Thursday, October 8, 2009

Hopping Off the Remake High Horse


So, today while talking with a friend about some upcoming movies that are being remade we got into a bit of a debate on the use of remakes. I won't argue that now, perhaps more than ever, remakes have really gained an insane amount of force in the Hollywood spending scheme. Seemingly everything gets a re-imagining/remake these days... heck there's even talk about a Showgirls sequel being made (the movie gods just keeled over). His argument that was remakes are Hollywood's pathetic attempt at making a cheap buck, upon much deliberation, it occurred to me:

"Your point?" To illustrate this I've collected some information:

Remakes date all the way back to 1904! Did you know the 1903 "first" film was remade only a year later? Why? Because they could! Jimmy Stewart's 1939 breakthrough western, Destry Rides Again was a more wholesome re-visioning of a 1932 film starring Tom Mix. It was subsequently remade 13 years later starring Audie Murphy in the titular role. The 1935 classic Mutiny on the Bounty was remade into a 1962 classic starring Marlon Brando.

Earlier today I reviewed a remake of Pelham One, Two, Three, and while I didn't like it, I didn't hate it for remaking a movie I love. Though I'll admit because it was a remake I believe it deserves what all remakes do, to be judged in comparison to what they're trying to re-create/re-imagine. Now, I don't have any problem with people going out and saying they don't like remakes, but you don't need to be snobbish about it. Remakes are as old as film, and as such I don't think they should receive the instant hate they tend to garnish among film fanatics.

Many horror buffs loved Cronenberg's The Fly in 1986, but it was a remake as well. Invasion of the Body Snatchers has been remade more times than I care to think about, with some good results (1978 version), and some bad ones (2007's The Invasion). What I'm really trying to say is I understand we don't like seeing people try and approach our favorite classics and put a new spin on them. Especially when we love the original so much, but do we really have to act as if remakes are some new Hollywood occurrence we have to take some moral stand against?

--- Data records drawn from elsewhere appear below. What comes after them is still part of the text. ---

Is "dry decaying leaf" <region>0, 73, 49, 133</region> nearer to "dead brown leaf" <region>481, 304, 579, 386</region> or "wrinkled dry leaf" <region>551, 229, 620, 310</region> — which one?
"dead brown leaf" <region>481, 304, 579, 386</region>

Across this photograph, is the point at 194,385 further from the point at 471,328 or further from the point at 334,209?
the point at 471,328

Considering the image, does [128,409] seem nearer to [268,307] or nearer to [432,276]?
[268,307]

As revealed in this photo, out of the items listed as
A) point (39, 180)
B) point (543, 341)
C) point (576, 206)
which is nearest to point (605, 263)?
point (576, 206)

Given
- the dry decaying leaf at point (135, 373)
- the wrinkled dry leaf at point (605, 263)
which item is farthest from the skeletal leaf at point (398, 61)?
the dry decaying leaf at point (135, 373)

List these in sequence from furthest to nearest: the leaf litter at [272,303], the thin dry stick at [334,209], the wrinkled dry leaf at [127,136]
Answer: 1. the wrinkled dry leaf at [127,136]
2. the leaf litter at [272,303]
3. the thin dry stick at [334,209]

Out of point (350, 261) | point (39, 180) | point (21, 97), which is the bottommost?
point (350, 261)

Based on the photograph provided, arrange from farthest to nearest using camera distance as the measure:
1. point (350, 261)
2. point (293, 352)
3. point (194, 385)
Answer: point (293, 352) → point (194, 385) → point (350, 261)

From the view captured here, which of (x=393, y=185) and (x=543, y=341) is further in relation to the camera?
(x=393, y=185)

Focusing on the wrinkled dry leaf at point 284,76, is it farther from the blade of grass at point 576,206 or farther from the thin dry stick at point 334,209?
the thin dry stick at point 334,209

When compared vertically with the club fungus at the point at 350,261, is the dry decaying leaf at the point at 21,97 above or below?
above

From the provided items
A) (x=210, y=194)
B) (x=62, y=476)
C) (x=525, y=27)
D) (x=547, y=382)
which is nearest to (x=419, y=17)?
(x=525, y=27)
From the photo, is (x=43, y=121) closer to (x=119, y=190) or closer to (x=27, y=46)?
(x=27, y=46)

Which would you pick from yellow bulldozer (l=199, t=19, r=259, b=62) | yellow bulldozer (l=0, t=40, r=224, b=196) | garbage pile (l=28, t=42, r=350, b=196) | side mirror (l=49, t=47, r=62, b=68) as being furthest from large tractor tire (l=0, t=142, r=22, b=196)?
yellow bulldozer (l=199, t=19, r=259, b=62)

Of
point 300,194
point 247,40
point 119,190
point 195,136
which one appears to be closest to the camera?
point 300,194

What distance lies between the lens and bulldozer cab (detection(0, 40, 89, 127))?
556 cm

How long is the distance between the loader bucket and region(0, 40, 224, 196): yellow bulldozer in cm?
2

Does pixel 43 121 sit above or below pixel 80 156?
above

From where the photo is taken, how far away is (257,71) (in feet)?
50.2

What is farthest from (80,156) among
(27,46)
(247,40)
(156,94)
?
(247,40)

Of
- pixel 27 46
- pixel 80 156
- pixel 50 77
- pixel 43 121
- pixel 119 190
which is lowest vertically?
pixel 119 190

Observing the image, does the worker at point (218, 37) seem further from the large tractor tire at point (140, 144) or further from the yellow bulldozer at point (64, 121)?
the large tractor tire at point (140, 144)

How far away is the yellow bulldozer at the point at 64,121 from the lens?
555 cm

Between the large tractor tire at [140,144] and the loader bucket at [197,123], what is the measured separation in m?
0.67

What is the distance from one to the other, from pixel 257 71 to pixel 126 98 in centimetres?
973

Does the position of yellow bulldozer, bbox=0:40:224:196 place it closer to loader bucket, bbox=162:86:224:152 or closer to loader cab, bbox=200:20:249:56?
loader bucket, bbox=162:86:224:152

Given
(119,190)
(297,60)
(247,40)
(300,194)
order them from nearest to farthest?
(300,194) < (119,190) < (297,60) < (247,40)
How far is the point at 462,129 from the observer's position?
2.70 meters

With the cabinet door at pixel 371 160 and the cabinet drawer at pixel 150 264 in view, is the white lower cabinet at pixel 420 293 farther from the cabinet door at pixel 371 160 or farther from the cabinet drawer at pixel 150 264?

Sometimes remakes just work. It's not a crime that people try and re-envision something. If we were so against that we'd have to throw out every film based on a book/play ever made. And if we did that you shouldn't be surprised to find out we'd probably be throwing out well over 50% of some of your favorite classics. It's the way people have approached art throughout the ages, re-interpret, analyze, and attempt to recreate. Sure we should value, encourage, and admire new, creative, stories in film. But we should not be so quick to judge/hate remakes, which are nothing more than a re-interpretation of something... and without interpretation our lovely blogging community would not exist (granted some of these remakes are really really bad).

What do you think?

6 better thoughts:

Andrew: Encore Entertainment said...

I don't think that people are against remakes. They're against bad remakes. And many remakes are bad. But me, I'd love a good remake of The Philadelphia Story or A Streetcar Named Desire. Once it's a good movie, I'm in. Remake or not.

The Mad Hatter said...

So this begs the question, what do you think of the upcoming remake of HARVEY??

Univarn said...

@Andrew I understand that, but I think with each bad remake they are amplified way over the good remakes, even the classic remakes. To a point where bloggers tend to ramble on about how awful a remake will be until they see it.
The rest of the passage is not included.